Lewis pointed to two pieces in particular that speak about location, both of which she considered surprising. The first is a short story by. Troy Wiggins told in a series of flashbacks tied, she said, “to music that was happening at that time, and it’s intergenerational. But it’s tied to the mystical, ethereal feeling of the river. You’re coming over the river, and you get to Memphis, and it’s just undeniable. It’s magnetic. This piece is bookended by a man with a speaker on his bike on the banks of the river, and that, to me, speaks so much to place and world-building as much as any essay that we could have done.”
The other piece she noted as steeped in a sense of place is Robert Gordon’s article on the jukebox trade.

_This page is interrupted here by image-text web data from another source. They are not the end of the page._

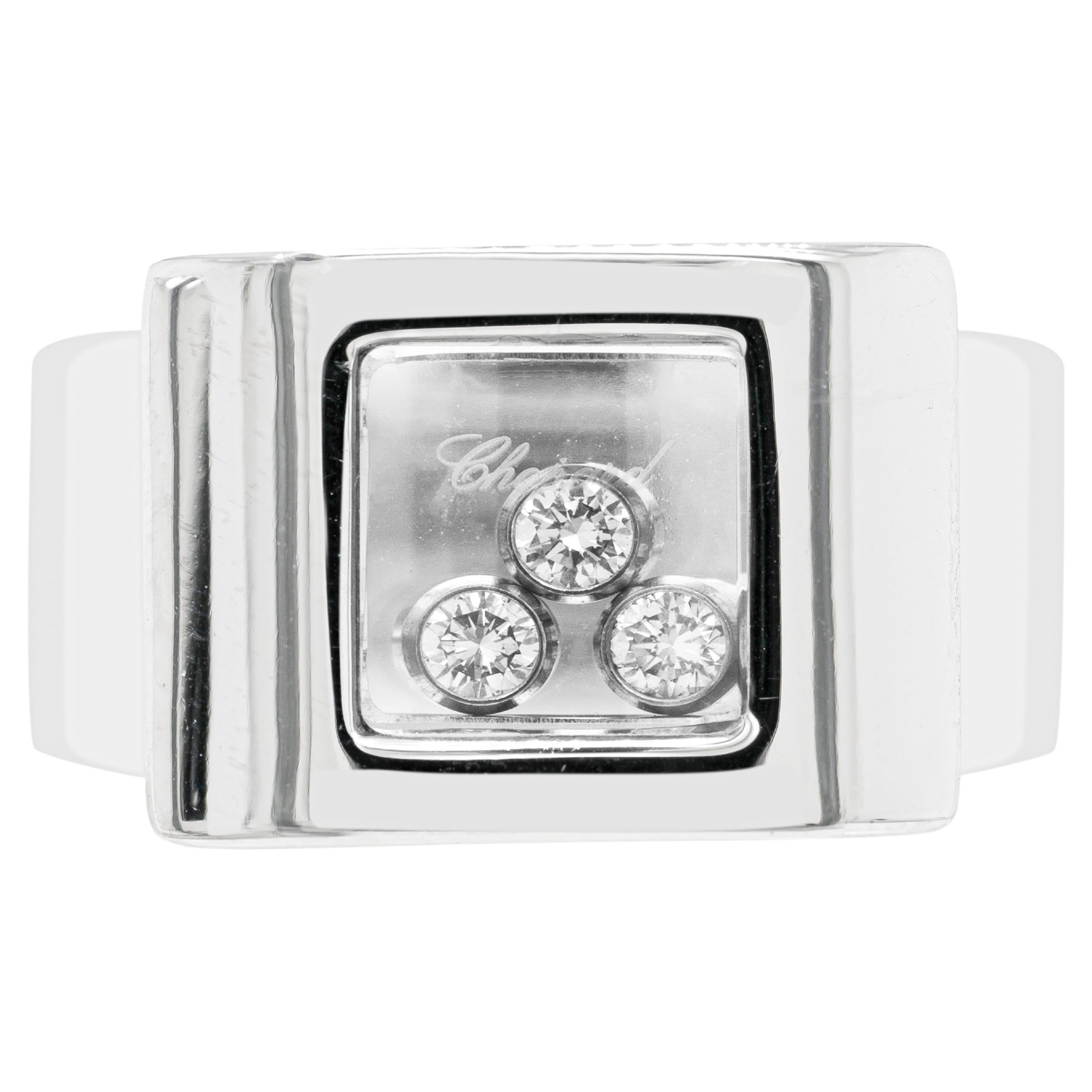 Chopard Happy Curves Diamond 18 Carat White Gold Ring For Sale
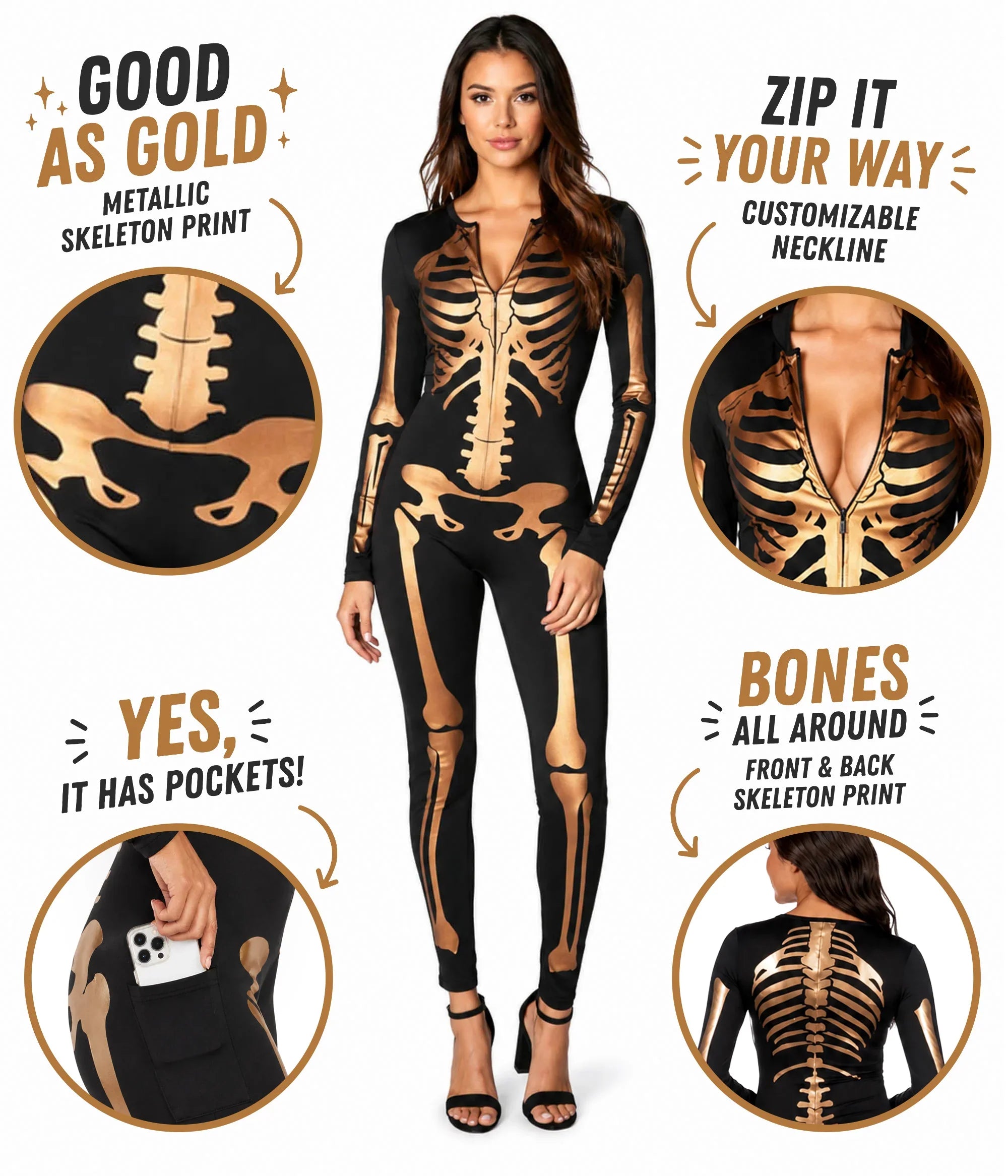Bronze Skeleton Bodysuit Costume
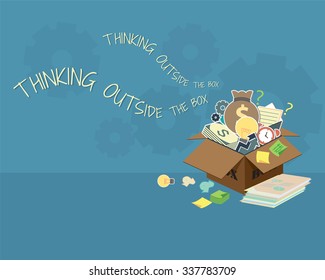 think outside of the box lightbulb business in cardboard box opening to think idea improvement and productivity increase money successful, elements, Vector illustration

In it, Gordon explores Memphis’ role, specifically as a place pressing records and distributing Wurlitzers that set the tone for music going out all across the country.
The narratives are woven together to tell the story of the Memphis music scene, past and present, that cuts across socioeconomic and racial lines. In “Making Good Citizens,” Alice Faye Duncan uncovers the story of A.C. “Moohah” Williams, a disc jockey at WDIA who cultivated the Teen Town Singers, students from segregated Black high schools in the Memphis area who performed on the Saturday morning radio show. She describes leading figures in recording and in radio who supported Black children’s educational opportunities as well as their musical aspirations.

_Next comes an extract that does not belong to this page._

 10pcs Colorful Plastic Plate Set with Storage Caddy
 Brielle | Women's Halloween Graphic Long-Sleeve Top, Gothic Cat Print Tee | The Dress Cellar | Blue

Robert T. Darden explores the Holy Spirit-fueled music of the Church of. God in Christ (COGIC) and the East Trigg Aver. Baptist Church with a musicologist’s ear for detail, while for his article in the same issue, Will Skeaping tracked down hip-hop pioneer DJ Spanish Fly, who re-recorded “Cement Shoes” for the issue’s accompanying playlist.
For this issue, the editorial staff made the call to omit the accompanying CD, offering instead a download code for the soundtrack, as well as the option to purchase the 16-song vinyl record (available online or at discerning record stores.) What was not optional was the liner notes, short pieces on each of the songs included on the playlist.

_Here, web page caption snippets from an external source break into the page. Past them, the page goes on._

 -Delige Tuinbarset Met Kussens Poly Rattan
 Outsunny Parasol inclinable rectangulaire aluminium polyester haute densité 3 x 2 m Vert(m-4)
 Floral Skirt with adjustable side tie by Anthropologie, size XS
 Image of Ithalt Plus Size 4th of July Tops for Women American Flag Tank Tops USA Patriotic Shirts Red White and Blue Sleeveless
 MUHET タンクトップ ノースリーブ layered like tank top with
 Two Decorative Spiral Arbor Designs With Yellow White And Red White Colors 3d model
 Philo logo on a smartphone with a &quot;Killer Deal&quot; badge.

The notes on the cover story, Al Green’s “The Letter” runsto full article length, tracing Al Green and Alex Chilton’s history with the song and beyond. The playlist opens the door for more of the variety of music represented by Memphis, including Lucero’s “Banks of the Arkansas,” Harlan T. Bobo’s “Must Be Memphis,” and the Gospel Writers’ “New Born Soul.”
The notes on “Frank, This Is It” produced in 1969 by Jerry Phillips, son of Sun Records’ founder Sam Phillips, includes an interview with Phillips in which he discusses his childhood spent in the studio, his songwriting, his own recent album release, and even his experience producing John Prine’s Pink Cadillac.
In this celebration of the music of Memphis, Oxford American readers can expect to find themselves going down rabbit trails, tapping into the rich vein of music packing the pages. Those with roots in other music meccas may take umbrage at Robert Gordon’s claim, “Nashville is where you go to make a hit that sounds like everyone else. Memphis is where you make a hit that sounds like no one else.” Readers steeped in Memphis will certainly identify omissions from the issue. Speculation can begin now on what will come in next year’s issue.
“We don’t rule anything out,” says Lewis. “These things that happen; it’s almost sort of like a zeitgeist or a pulse of the culture thing where the stars align. We figure out what we’re going to focus on. But I think one of the worst things we could do is go in and be prescriptive, and set too many boundaries on what we won’t do. Because we want to do everything. We could do every issue of music issue, but this gets to be special this way.”